[Saved data entries]
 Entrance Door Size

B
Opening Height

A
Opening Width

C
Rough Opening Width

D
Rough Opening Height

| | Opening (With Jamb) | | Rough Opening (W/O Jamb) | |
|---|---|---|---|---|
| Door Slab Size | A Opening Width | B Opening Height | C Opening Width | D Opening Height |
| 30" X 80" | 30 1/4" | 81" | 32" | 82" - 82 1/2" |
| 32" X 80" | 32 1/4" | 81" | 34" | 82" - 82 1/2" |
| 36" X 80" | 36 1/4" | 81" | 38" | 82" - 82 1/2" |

What the exercise asks:
Copy out each line of the records where the word "Size" appears.

Task output:
 Entrance Door Size
| Door Slab Size | A Opening Width | B Opening Height | C Opening Width | D Opening Height |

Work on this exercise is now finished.